__Complete the following__.
[A] In the cat burglar article, starting with "Other cat burglars" and going on through "his unlikely background.", give the passage again with "aliases" swapped for "pseudonyms".
[B] Please say whether each statement agrees with the cat burglar article, answering yes or no and quoting the deciding words: (i) The pickup truck is a 1992 Dodge. (ii) The driver wears work boots. (iii) In 16 months the man has broken into more than a thousand homes.

__Document extract__.
High above the Encino Reservoir, streets curl like ribbons atop the Santa Monica Mountains. Evergreens shield the well-tended lawns from prying eyes. On a sleepy afternoon in February 2006, a white pickup rolls to a stop near the peach-colored house where a prosperous electronics importer lives with his wife and their son. The truck is an ordinary 1992 Dodge. There's nothing unusual about the driver who exits the vehicle and moves toward the family's home. He is clean-cut and darkly handsome, with intense eyes and the physique of a middleweight boxer. He wears running shoes, board shorts, and a sun visor. He could be a contractor, a gardener, or a houseguest. He could pass for a man in his twenties or thirties. He could be just about anyone, and that is precisely the impression he wants to leave.
Other cat burglars may operate at this elevation, but none can approach this man's level of expertise. One month earlier, the "Hillside Burglars" began a three-year run that will expand to include a reported 150 jobs around Bel Air and Beverly Hills, and the teenage "Bling Ring" will gain notoriety three years later for stealing some $3 million in property from celebrities like Paris Hilton and Lindsay Lohan. Those thieves are rank amateurs compared to this guy. In 16 months, he has broken into more than a thousand homes up and down the San Fernando Valley. According to the police, his haul is worth anywhere from $16 million to $40 million. And yet because he has cultivated so many aliases, law-enforcement officials have been hard-pressed to learn his real name—Ignacio Peña Del Río—much less comprehend his unlikely background.

__Records__.
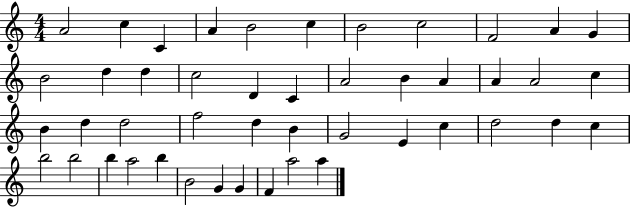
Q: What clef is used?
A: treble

...

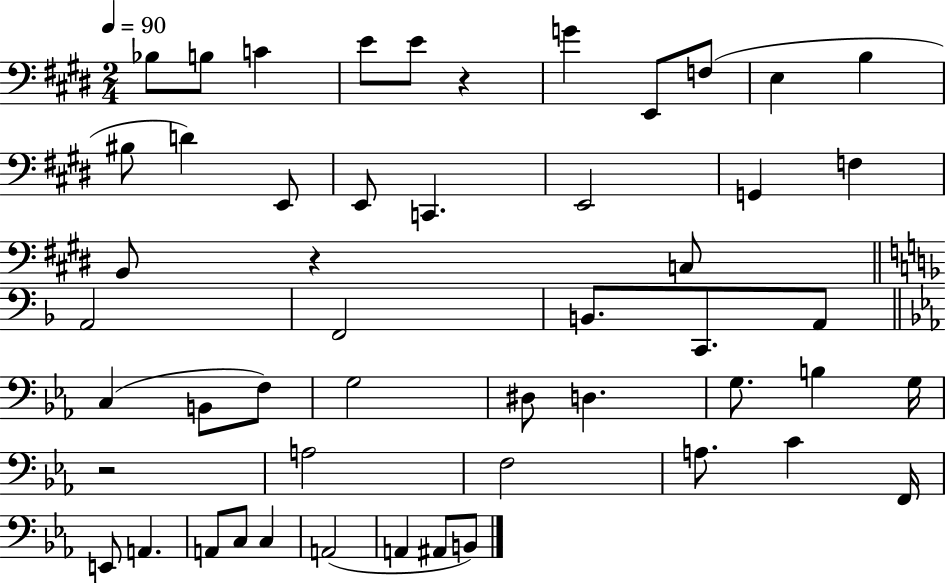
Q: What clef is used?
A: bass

__Results by task__.
[A]
Other cat burglars may operate at this elevation, but none can approach this man's level of expertise. One month earlier, the "Hillside Burglars" began a three-year run that will expand to include a reported 150 jobs around Bel Air and Beverly Hills, and the teenage "Bling Ring" will gain notoriety three years later for stealing some $3 million in property from celebrities like Paris Hilton and Lindsay Lohan. Those thieves are rank amateurs compared to this guy. In 16 months, he has broken into more than a thousand homes up and down the San Fernando Valley. According to the police, his haul is worth anywhere from $16 million to $40 million. And yet because he has cultivated so many pseudonyms, law-enforcement officials have been hard-pressed to learn his real name—Ignacio Peña Del Río—much less comprehend his unlikely background.

[B]
(i) Yes: "The truck is an ordinary 1992 Dodge."
(ii) No: "He wears running shoes, board shorts, and a sun visor."
(iii) Yes: "In 16 months, he has broken into more than a thousand homes up and down the San Fernando Valley."